* DIRECTIONS FOR THIS TASK *
The reply should hold only the lines below beginning at the one with "Vlivný bankéř chce" and ending at the one with "Бесплатное стоковое фото", copied exactly, with every picture left out.

* RECORDS FOR PROCESSING *
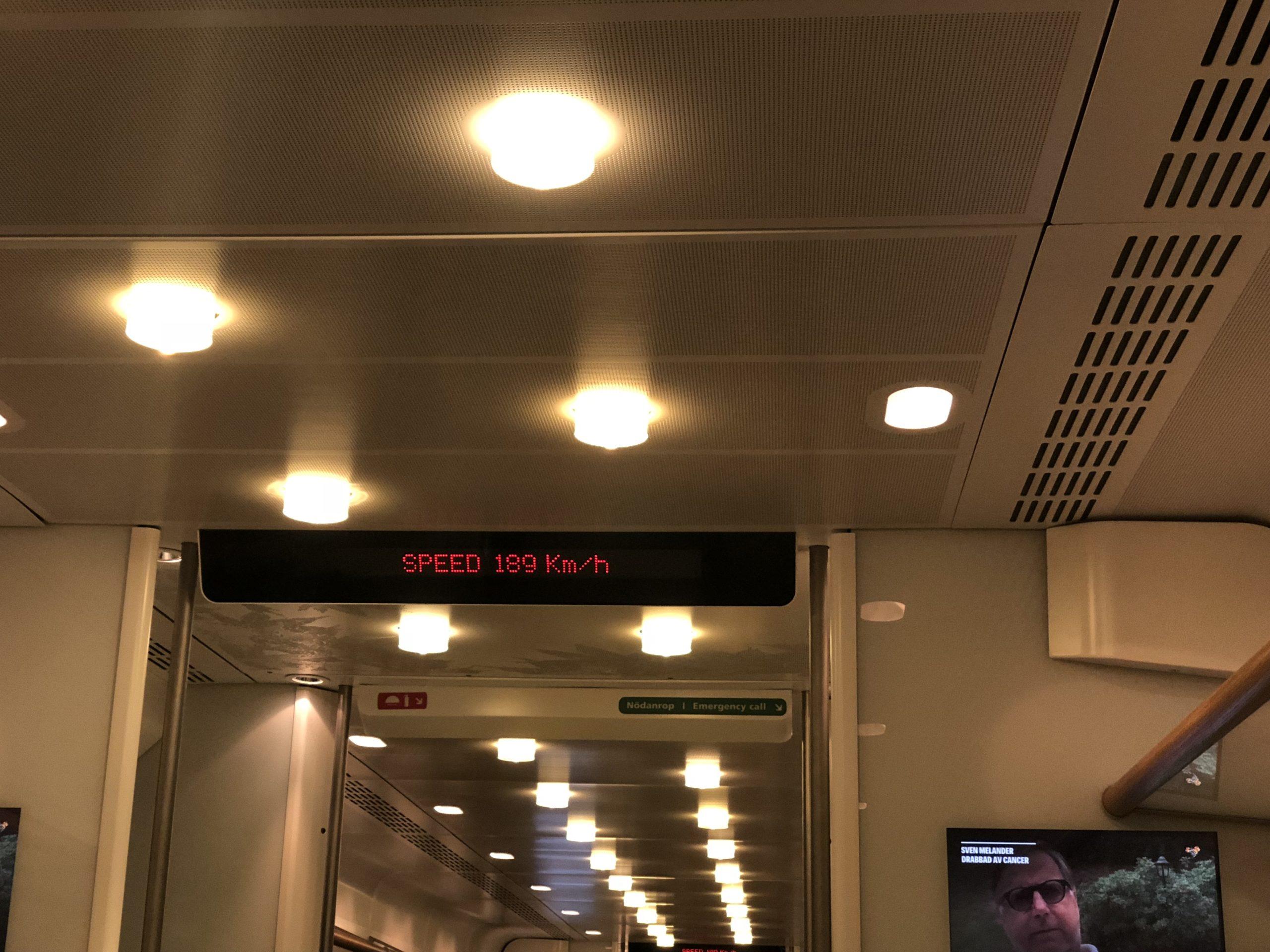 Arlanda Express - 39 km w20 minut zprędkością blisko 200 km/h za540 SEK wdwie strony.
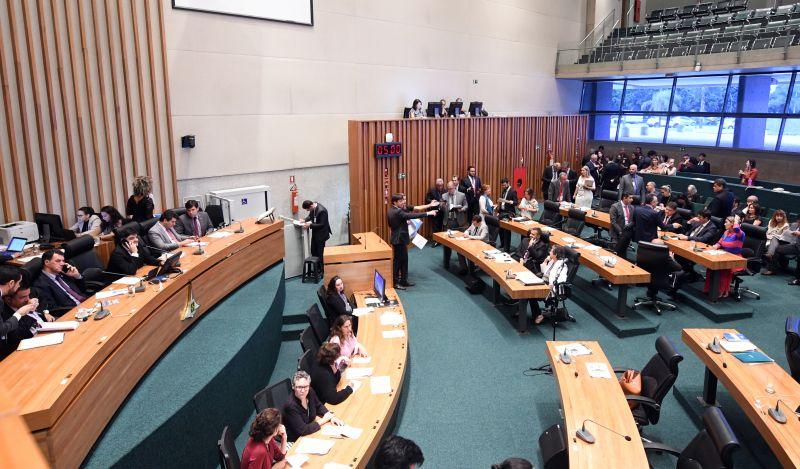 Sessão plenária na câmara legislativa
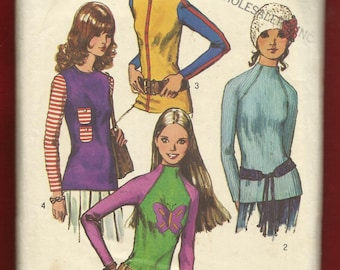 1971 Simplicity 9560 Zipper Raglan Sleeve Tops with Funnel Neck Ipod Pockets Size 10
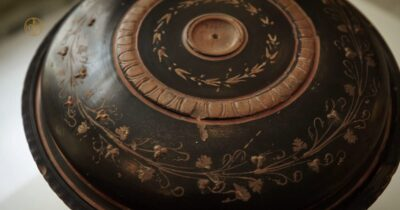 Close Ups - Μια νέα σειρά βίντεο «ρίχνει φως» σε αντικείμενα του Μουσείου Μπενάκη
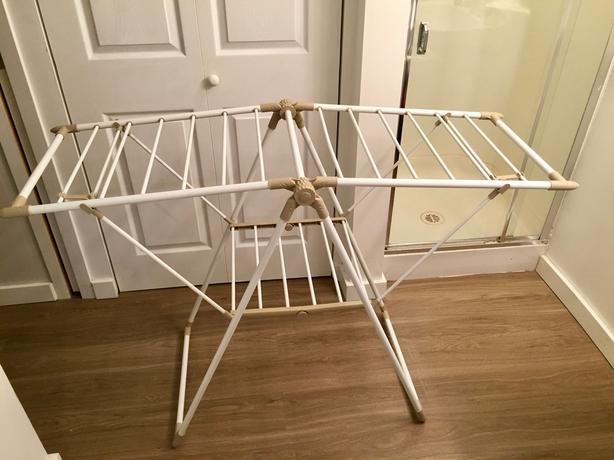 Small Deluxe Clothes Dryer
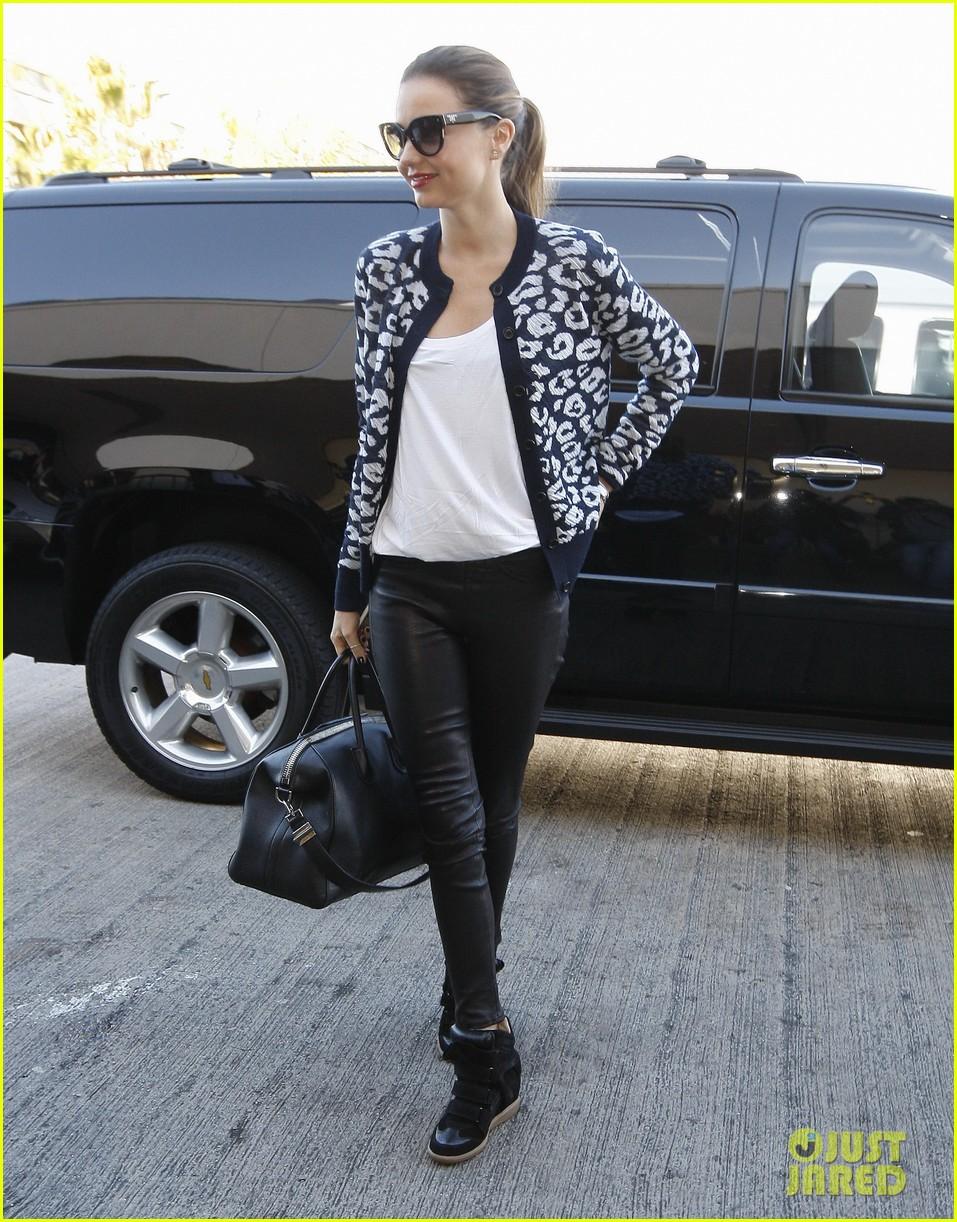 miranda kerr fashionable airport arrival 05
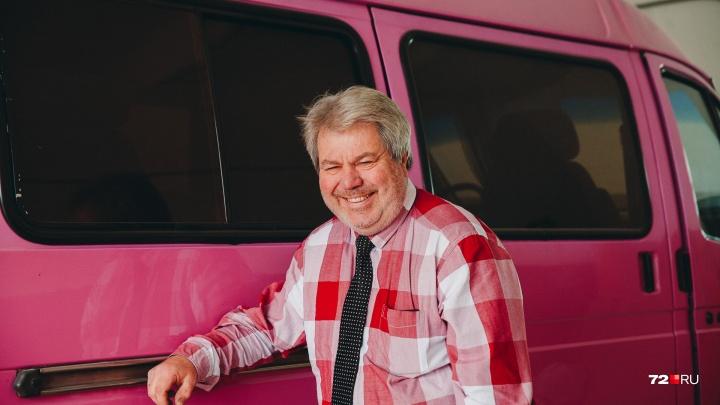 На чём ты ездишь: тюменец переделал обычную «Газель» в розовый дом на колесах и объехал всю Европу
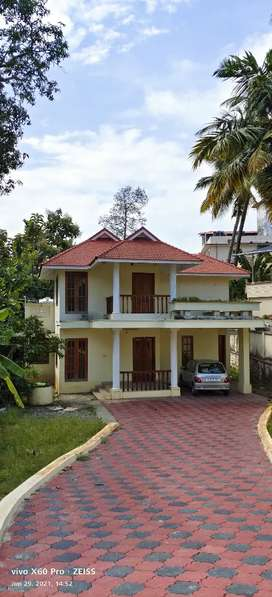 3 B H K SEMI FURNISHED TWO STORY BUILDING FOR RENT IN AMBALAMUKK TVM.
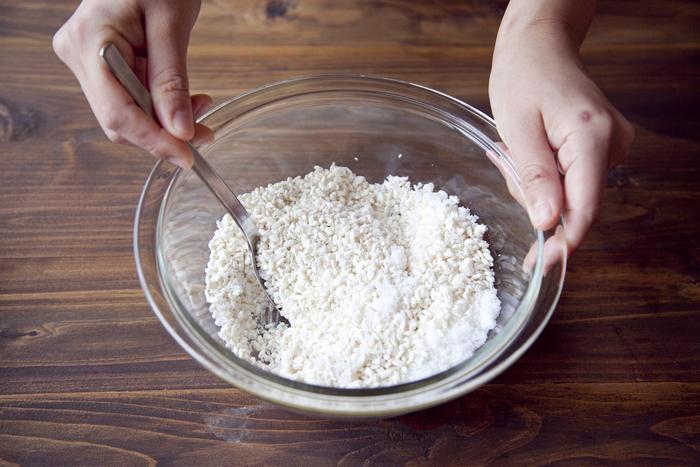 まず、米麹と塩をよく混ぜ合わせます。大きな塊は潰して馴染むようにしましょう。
* * *
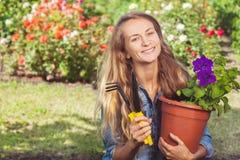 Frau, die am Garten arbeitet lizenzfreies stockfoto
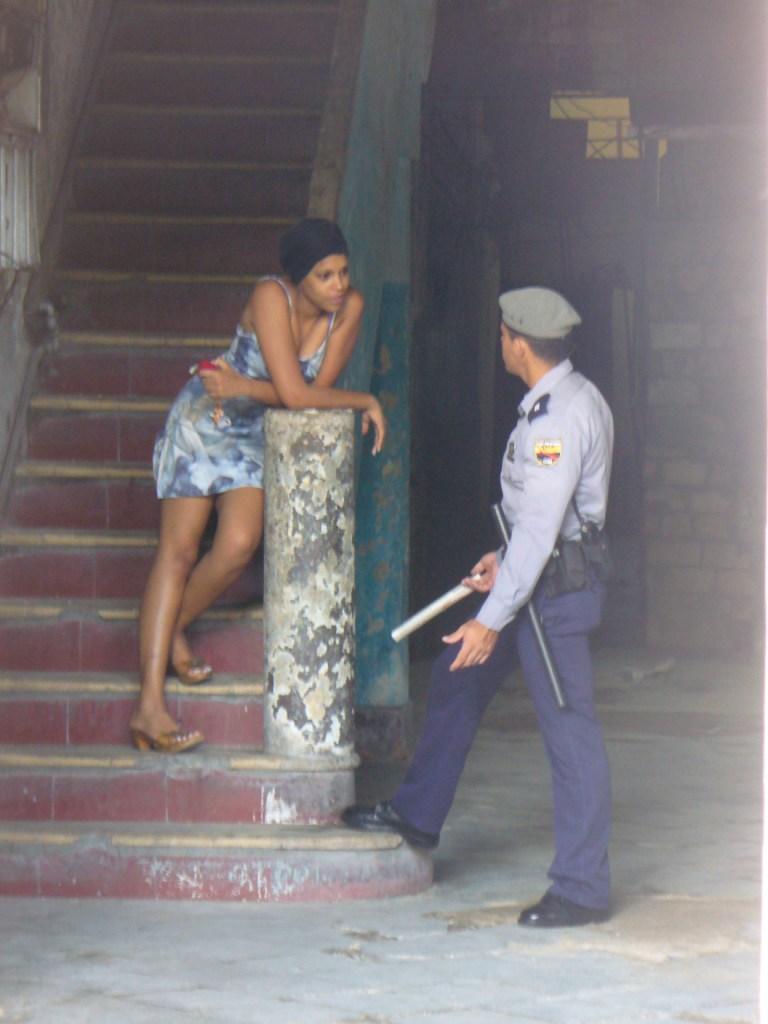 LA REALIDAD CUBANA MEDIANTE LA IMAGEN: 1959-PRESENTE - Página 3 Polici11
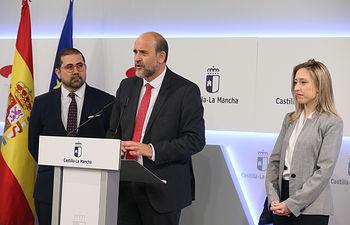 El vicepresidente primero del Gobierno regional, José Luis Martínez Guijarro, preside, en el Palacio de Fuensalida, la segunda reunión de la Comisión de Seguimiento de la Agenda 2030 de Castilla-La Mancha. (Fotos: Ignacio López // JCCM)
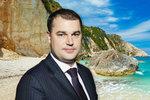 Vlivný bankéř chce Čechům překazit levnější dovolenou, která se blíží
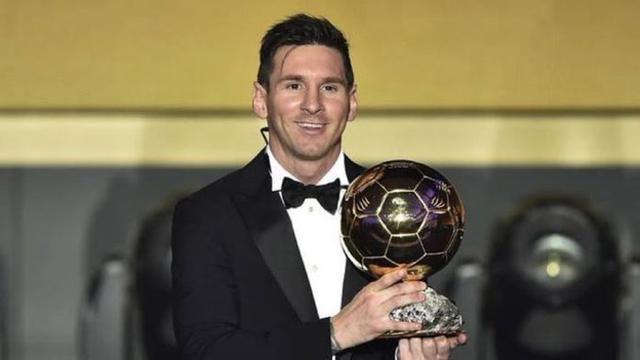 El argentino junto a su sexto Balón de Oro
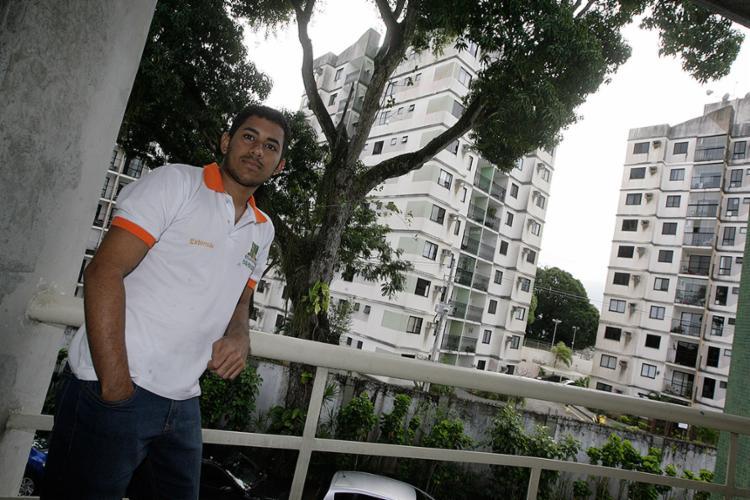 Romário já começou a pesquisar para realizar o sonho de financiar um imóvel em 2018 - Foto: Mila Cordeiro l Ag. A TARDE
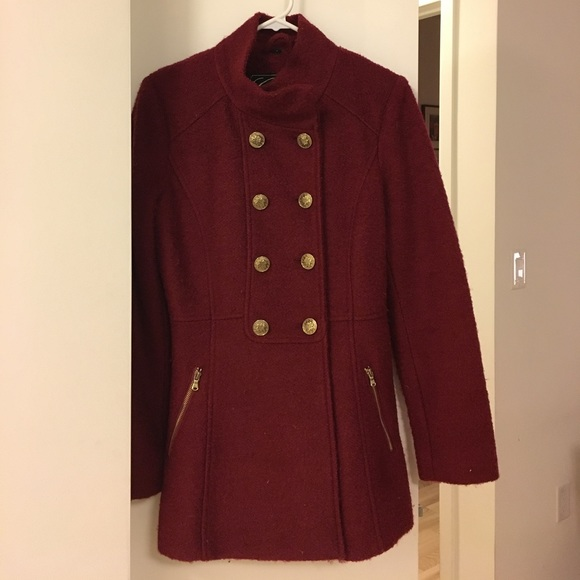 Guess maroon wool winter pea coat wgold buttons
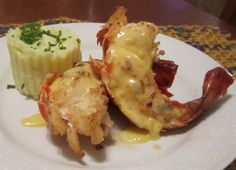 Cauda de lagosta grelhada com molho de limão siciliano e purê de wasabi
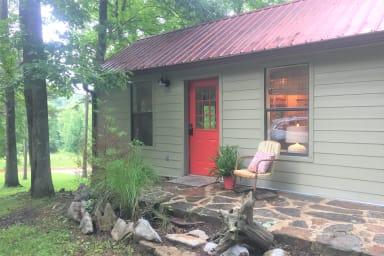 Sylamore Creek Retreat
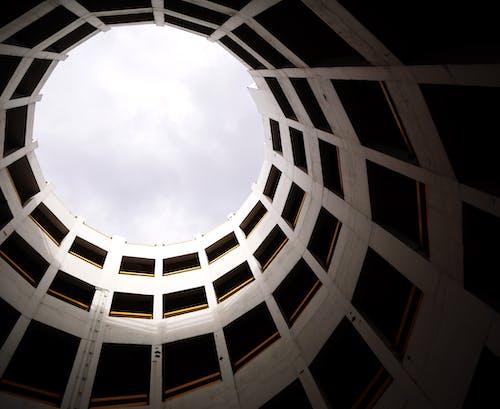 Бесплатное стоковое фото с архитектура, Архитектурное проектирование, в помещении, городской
--
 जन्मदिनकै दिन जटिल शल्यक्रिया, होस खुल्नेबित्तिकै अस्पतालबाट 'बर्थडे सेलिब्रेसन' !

* SOLUTION TO THIS PROBLEM *
 Vlivný bankéř chce Čechům překazit levnější dovolenou, která se blíží
 El argentino junto a su sexto Balón de Oro
 Romário já começou a pesquisar para realizar o sonho de financiar um imóvel em 2018 - Foto: Mila Cordeiro l Ag. A TARDE
 Guess maroon wool winter pea coat wgold buttons
 Cauda de lagosta grelhada com molho de limão siciliano e purê de wasabi
 Sylamore Creek Retreat
 Бесплатное стоковое фото с архитектура, Архитектурное проектирование, в помещении, городской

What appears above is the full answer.